SAINT ANDREWS – Three two-minute films surrounding global warming will be featured on the big screen this weekend.

Sunbury Shores is bringing the 2023 Fundy Film Festival to the W.C. O’Neill Arena Theatre on Sept. 16 at 2 p.m. Admission is free. It will showcase the centre’s Art of Stewardship senior-youth video project that brought nine seniors and nine youth together to work in three teams on the topic of climate change.

Caroline Walker, the centre’s artistic director, said the outcoming films are “fantastic.”

“They really define what documentaries are,” said Walker. “Each team got to choose their subject matter, and then they all interviewed people in the community about how climate change impacts them.”

Through a grant from the New Horizons for Seniors Program, the centre was able to hire three filmmakers to help with the project. One was local to Charlotte County, while the other two were from the Saint John area.

The teams, said Walker, were a mix of seniors and youth. Ages ranged from middle school to late 70s or early 80s. Students were from Sir James Dunn Academy and St. Stephen Middle School.

“The teams chose who would be the director and the script writer … and all the different roles you need in creating a film. They were then expected to move each area of expertise along,” said Walker, adding it seemed a bit natural in that youth were interested in the technical side.

“The middle school students made the best editors and the adults made the best writers. It’s just the way it worked out.”

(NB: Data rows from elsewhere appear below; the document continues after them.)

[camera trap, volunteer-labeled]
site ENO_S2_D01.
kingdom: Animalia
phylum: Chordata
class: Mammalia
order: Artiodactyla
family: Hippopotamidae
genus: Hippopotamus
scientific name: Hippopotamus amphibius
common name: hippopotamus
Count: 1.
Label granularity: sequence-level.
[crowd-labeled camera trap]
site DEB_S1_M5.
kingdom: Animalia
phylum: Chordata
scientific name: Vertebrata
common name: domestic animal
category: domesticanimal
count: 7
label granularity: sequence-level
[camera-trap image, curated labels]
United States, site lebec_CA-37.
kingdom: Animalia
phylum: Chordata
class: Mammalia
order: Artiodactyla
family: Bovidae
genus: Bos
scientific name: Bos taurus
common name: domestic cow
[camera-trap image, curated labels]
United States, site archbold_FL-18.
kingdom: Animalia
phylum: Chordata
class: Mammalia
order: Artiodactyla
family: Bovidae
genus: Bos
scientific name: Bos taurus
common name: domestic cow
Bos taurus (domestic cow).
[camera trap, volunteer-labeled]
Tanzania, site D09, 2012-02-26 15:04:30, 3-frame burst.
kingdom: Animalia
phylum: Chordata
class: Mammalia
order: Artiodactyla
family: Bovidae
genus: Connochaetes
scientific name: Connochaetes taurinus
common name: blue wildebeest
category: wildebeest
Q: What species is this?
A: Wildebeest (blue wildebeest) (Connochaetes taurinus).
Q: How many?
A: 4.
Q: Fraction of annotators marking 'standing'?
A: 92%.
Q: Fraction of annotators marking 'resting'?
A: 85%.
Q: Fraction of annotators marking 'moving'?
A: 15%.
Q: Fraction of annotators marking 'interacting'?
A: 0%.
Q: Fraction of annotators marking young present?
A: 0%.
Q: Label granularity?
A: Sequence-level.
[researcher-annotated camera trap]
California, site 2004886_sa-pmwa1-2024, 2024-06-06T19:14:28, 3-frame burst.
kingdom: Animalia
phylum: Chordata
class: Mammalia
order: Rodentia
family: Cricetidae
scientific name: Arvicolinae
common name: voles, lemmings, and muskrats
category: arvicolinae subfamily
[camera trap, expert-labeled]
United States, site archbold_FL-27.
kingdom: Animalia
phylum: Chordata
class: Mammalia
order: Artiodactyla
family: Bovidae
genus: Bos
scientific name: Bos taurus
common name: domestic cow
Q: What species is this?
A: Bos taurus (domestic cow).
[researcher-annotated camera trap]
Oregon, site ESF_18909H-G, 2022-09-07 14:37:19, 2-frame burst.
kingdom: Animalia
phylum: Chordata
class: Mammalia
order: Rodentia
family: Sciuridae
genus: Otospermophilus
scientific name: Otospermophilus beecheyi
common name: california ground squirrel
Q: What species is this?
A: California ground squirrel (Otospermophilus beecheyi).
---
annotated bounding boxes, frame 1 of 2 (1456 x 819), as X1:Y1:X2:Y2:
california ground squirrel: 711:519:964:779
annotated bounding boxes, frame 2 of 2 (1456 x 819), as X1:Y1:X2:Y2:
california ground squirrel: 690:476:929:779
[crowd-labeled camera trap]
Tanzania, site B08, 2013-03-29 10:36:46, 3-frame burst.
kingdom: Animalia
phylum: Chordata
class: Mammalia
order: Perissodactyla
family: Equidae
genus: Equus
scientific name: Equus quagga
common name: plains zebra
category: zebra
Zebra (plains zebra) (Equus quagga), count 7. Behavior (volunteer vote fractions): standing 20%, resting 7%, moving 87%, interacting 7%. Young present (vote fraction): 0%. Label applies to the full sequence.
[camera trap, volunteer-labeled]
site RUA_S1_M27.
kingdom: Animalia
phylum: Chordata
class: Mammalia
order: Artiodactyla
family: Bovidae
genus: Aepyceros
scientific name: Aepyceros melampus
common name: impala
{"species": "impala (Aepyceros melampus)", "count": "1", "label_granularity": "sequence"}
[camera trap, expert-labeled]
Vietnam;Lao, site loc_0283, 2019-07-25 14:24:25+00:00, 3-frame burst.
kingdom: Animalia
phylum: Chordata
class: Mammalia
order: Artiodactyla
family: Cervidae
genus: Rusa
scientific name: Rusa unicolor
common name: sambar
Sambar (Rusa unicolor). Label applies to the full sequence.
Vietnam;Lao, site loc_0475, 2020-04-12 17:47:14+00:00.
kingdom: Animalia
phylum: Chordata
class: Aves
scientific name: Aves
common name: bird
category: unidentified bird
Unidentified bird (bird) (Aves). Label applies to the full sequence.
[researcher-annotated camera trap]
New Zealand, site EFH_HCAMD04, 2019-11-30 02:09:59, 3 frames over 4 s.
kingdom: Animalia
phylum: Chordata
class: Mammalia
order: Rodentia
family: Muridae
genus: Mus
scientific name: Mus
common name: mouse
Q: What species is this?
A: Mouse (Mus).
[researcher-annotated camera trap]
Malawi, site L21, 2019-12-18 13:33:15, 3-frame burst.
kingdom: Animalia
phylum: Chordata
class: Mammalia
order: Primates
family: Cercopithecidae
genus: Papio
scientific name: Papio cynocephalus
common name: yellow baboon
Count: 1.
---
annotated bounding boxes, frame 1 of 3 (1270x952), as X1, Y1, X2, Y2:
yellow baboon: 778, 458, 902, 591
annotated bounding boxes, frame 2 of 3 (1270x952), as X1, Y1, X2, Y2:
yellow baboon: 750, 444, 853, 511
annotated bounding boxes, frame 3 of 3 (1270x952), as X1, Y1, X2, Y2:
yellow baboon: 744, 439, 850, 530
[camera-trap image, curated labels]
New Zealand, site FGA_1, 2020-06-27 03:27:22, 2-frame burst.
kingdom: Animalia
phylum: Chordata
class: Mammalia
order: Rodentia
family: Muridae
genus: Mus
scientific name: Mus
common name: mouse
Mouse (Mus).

During the film festival, Walker said they’ll introduce the three teams following the showing of the three films. There will be time for questions and answers as well.

“The films are all about global warming. One team interviewed an artist. One team interviewed a scientist. And one went out in the community for an organization that’s very activist in addressing climate change,” said the artistic director. “It’s quite interesting what’s going on in Charlotte County regarding climate change. I think this will be a real eye-opener for people.”

When they were looking at the program, Walker said they knew they wanted to have a public presentation as a way to celebrate the end of it. They decided on the film festival.

She said it was interesting to see how the teams worked together and all voices were heard.

Because of the success, Walker said it’s something they’ll look at hosting again while using cellphones, and it has potential of being included in an AV lab the centre is looking at building.